War of independence
The Croatian war of independence or Homeland War was fought from 1991 - 1995, largely between Croatian police forces and the Serbian-dominated Yugoslav People’s Army (JNA).
Until late 1991, Yugoslav Army, Serbian, and Montenegrin forces challenged the Croatian secession. It was in this period that the high-profile sieges of Vukovar took place on the Danube, and in Dubrovnik on the Dalmatian coast close to the Montenegrin and Bosnian borders.
While the damage to Dubrovnik attracted international attention, Vukovar was systematically leveled by Yugoslav forces, and finally fell after six months of fighting; several hundred of its defenders were murdered. Massacres perpetrated by the Yugoslav army and Serb paramilitary groups also occurred in Baći, Bruška, Dalj, Gospić, Lovas, and Škabrnja.

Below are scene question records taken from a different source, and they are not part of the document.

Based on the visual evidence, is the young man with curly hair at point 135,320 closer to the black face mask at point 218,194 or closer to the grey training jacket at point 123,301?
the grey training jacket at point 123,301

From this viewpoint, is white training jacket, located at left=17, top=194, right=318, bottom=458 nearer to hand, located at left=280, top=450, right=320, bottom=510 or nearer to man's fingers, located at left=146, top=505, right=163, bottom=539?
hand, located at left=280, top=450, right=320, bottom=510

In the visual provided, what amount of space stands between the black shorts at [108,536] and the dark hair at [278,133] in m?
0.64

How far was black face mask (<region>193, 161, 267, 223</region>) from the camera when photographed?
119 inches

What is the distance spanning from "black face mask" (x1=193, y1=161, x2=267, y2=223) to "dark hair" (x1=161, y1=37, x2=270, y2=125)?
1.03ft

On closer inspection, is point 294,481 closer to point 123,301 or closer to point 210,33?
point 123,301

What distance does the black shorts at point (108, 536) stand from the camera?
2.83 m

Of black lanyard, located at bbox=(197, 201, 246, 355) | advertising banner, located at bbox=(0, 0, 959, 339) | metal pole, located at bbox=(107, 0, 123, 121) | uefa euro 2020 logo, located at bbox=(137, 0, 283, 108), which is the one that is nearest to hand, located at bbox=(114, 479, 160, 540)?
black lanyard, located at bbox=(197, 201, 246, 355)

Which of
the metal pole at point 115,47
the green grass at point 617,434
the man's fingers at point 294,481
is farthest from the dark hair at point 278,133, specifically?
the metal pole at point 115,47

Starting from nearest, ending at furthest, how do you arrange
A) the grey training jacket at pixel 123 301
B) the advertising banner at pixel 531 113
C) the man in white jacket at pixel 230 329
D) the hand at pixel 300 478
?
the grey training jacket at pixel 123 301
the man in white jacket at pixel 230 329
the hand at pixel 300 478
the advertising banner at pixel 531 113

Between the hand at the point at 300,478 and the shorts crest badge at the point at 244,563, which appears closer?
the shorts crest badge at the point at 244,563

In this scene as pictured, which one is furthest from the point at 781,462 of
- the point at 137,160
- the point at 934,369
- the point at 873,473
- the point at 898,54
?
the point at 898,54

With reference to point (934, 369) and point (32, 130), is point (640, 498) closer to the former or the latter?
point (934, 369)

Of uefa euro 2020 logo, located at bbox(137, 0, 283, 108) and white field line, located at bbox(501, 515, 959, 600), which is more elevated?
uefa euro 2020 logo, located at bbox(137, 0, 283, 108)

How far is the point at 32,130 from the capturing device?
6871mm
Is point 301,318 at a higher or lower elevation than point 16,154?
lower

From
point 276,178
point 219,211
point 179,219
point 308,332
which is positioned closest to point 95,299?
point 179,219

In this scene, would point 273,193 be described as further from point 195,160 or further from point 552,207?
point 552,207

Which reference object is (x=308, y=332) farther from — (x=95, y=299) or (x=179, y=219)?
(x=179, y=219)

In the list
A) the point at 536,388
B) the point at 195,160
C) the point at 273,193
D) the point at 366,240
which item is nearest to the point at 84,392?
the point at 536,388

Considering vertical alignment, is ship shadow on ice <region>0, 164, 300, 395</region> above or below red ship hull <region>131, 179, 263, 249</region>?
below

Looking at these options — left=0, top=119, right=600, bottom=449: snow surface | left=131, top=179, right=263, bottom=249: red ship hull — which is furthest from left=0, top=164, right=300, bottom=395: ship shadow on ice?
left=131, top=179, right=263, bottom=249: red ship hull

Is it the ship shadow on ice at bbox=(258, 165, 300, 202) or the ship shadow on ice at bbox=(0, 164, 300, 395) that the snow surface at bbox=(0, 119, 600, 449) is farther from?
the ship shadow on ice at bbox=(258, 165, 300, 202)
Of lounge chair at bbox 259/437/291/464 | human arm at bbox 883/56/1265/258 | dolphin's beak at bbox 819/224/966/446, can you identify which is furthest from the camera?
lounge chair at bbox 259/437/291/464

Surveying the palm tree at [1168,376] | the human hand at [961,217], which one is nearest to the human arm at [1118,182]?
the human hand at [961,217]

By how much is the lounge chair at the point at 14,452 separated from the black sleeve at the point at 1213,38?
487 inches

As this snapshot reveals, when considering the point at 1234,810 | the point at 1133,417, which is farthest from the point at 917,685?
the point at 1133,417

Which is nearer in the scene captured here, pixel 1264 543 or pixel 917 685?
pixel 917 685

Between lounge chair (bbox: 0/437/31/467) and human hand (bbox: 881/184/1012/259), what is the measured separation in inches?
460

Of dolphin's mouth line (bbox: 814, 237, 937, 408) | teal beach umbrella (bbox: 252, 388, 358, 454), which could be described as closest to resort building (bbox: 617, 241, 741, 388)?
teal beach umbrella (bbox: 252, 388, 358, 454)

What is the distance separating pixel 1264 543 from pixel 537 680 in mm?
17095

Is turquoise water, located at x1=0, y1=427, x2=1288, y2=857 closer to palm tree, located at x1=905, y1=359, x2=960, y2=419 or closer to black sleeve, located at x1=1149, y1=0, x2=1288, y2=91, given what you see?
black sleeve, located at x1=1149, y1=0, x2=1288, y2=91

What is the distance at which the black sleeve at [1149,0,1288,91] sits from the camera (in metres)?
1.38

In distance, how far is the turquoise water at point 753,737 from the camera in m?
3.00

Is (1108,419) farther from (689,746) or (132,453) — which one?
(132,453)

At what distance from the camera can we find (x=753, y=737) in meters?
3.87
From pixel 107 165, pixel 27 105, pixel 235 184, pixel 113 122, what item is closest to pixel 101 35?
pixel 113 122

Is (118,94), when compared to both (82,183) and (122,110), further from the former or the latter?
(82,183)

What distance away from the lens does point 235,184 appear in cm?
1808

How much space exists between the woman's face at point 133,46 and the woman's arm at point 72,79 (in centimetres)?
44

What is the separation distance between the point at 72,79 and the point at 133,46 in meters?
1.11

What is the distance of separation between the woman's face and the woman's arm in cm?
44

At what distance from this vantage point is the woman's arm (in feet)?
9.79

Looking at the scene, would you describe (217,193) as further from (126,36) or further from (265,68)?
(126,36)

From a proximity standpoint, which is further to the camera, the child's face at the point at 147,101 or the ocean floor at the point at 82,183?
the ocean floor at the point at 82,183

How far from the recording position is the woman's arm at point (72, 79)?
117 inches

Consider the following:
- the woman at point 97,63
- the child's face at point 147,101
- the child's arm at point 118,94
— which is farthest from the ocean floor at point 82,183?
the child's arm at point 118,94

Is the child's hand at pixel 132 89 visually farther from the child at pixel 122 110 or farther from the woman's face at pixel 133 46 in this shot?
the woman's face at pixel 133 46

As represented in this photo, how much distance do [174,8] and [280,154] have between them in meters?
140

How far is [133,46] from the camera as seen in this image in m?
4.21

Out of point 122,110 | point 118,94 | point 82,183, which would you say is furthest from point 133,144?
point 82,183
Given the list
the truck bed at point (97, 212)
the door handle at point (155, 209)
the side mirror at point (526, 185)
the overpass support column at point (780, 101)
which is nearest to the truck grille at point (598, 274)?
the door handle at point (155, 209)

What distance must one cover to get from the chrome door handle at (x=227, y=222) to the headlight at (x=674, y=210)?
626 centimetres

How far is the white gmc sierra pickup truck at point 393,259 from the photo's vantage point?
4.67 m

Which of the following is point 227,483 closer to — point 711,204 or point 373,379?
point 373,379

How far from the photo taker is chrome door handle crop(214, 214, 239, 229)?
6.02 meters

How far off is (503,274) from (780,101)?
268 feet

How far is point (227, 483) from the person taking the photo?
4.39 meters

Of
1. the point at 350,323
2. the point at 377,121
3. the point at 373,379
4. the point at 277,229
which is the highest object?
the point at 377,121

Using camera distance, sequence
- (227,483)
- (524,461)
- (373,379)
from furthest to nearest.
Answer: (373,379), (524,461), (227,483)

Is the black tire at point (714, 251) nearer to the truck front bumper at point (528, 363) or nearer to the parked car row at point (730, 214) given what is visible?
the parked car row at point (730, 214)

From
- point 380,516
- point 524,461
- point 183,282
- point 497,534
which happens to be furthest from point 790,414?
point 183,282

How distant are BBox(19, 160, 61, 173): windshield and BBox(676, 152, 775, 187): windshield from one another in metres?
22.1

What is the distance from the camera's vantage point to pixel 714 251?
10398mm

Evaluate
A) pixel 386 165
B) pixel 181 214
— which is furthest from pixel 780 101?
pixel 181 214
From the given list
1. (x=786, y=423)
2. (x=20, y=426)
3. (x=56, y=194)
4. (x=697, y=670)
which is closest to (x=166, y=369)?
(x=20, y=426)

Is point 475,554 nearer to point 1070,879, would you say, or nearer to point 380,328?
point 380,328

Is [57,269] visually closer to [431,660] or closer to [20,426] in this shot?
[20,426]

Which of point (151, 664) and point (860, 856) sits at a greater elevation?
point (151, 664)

Under international pressure, a ceasefire was signed in January 1992, and soon afterwards Croatia was formally recognized. This left almost a third of Croatia's territory in Serb hands. UN monitors were positioned at the front lines between Croatian forces and breakaway Serb elements, but by that time the focus of fighting had shifted to Bosnia.
By 1995, the overall military situation in Bosnia was turning against the Serbs. The Croatian military launched a major military offensive (“Operation Storm”) in the summer of 1995, overrunning the self-proclaimed Republic of Serbian Krajina. During this period, over 200,000 Croatian Serbs fled to other Serb-controlled parts of Bosnia-Herzegovina and Serbia. (The International Criminal Tribunal in The Hague Court would later try Croatian military leaders for war crimes committed during this period against Serbs.)
Croatian sovereignty was restored over the whole territory except a thin slice along the Danube. Vukovar and Borovo Selo, where the violence had begun, were restored to Croatia in an UN-mediated hand-over that began in November 1995 and concluded in 1998.
Croatia was devastated with up to 25% of its economy destroyed, $37 billion in damaged infrastructure, lost output, and refugee-related costs. The total number of deaths on both sides was around 20,000, and among the living were large numbers of refugees and displaced persons from each ethnic community.
The OSCE Mission to Croatia was established in 1996 to support the Croatian government in dealing with the consequences of the war, reintegration of the former Serb-controlled areas, and reconciliation.
The Mission played a role in the following issues until its closure in 2007:
- Protection of human rights and the rights of minorities
- Deployment of civilian police monitors
- Building of democratic institutions and civil society
- Return of refugees and internally displaced persons was one of the mission’s highest priorities. The 1991-95 war in Croatia resulted in more than 300,000 ethnic Serb refugees; less than half returned to Croatia.
The OSCE flag is lowered in the Croatian capital, marking the formal closure of the OSCE's office, Zagreb, 17 January 2012. (Office of the President of the Republic of Croatia/Marija Kundek)
The OSCE Office in Zagreb replaced the OSCE Mission to Croatia in 2008. The office monitored war crimes proceedings, and implementation of housing programs for refugees and displaced persons. The office was officially closed in 2012.